После того как люди разошлись по своим рабочим местам, Леони придвинулась поближе к остальным подругам и прошептала:
– Они преподнесли это так, будто ее смерть – несчастный случай.
– Значит, так тому и быть, – сказала Теди. – Ты заметила, что они не назвали никаких имен? Все уже забыто.
Зора пожала плечами:
– А я вообще не понимаю, о чем вы.
К их столику подошел Зелигман.
– Кто из вас будет Шендл Ашкенази?
Шендл подняла руку.
– Ты знаешь кого-нибудь по фамилии Бессер?
– Я знала Шмули Бессера, – ответила она, в голове тотчас вспыхнула картинка: Шмули весело ухмыляется в объектив. – Но он погиб.

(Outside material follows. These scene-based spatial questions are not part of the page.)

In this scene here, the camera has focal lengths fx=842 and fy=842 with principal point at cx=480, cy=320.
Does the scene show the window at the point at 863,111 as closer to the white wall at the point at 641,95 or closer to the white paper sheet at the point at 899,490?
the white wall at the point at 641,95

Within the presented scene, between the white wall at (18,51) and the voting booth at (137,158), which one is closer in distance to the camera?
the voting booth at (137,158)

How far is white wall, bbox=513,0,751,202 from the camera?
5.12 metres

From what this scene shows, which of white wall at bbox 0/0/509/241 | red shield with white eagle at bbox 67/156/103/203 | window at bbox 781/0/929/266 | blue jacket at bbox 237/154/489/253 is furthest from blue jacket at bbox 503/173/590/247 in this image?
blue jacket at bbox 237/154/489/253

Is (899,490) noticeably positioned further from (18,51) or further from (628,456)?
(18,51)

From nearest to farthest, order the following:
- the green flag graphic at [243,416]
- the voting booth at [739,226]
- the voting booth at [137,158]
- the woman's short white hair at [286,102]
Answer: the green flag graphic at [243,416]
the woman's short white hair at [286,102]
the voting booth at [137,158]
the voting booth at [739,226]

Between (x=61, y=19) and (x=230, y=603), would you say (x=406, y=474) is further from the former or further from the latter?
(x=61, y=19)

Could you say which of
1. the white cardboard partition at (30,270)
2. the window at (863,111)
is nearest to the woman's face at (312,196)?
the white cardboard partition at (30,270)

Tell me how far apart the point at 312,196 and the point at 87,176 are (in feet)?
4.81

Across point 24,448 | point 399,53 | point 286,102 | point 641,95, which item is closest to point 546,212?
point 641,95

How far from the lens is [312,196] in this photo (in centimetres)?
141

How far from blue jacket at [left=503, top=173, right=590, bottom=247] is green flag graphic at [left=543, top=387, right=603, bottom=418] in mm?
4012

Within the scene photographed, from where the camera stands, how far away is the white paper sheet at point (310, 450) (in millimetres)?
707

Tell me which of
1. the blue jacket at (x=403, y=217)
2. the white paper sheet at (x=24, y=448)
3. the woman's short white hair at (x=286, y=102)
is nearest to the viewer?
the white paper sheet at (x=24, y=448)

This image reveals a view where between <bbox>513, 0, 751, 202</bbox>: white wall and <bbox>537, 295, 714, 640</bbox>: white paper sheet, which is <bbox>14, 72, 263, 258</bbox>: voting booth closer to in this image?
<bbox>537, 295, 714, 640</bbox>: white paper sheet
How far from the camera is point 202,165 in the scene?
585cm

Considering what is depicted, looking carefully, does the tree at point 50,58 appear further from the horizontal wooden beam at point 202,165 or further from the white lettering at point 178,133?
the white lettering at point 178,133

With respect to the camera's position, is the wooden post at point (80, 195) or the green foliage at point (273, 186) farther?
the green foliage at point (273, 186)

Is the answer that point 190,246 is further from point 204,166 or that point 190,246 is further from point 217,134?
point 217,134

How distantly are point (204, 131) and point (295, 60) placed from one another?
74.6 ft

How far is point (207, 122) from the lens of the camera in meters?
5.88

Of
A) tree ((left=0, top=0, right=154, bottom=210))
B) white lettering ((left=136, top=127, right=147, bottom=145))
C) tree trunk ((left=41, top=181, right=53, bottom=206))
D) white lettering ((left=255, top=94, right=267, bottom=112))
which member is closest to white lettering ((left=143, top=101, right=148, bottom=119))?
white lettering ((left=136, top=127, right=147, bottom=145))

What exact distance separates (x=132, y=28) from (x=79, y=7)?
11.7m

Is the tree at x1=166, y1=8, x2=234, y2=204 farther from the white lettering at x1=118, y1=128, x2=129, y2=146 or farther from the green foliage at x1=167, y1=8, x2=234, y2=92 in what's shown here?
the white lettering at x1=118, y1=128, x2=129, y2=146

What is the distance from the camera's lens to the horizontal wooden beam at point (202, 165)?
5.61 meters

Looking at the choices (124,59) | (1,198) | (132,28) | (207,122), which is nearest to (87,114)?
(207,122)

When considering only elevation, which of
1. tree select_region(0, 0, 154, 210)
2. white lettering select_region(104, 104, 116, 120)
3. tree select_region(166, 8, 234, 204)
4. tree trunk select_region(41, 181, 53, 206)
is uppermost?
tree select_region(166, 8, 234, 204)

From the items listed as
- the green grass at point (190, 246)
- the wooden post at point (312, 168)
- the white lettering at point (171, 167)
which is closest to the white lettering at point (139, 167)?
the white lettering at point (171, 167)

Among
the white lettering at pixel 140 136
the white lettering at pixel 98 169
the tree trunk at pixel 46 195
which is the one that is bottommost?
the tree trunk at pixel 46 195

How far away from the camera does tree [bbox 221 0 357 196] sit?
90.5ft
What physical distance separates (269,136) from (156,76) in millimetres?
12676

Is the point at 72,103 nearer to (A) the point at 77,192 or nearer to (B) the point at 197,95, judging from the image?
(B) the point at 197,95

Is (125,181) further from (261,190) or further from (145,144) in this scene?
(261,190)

– Это тебе от Иезекиля Груббера.
Зелигман протянул конверт.
Шендл взяла письмо, которое явно вскрывали, а потом кое-как заклеили снова, достала листок.
– От двоюродного брата Шмули, – пробормотала она. – Зовет к себе в кибуц Алоним. Это далеко?
– Нет, рядом. И в двух шагах от Хайфы. У меня там много друзей. Завтра они кого-нибудь за тобой пришлют.
– А с моими подругами что решили? – спросила Шендл.
– Как звать?
– Дубински, – сказала Леони.
– Дубински, Леони. Отправишься в кибуц Далия.
– Это ведь тоже здесь, недалеко, у Хайфы, да?
– Откуда ты знаешь? – изумилась Теди.
– По-моему, там живет дядя Алицы. Интересно, не приложила ли она к этому руку? Это возможно, господин Зелигман? Я работала в больнице с госпожой Гилад. Медсестра Алица Гилад.
– Я понятия не имею, как вас распределяли.
– А что со мной? – спросила Теди. – Моя фамилия Пасторе.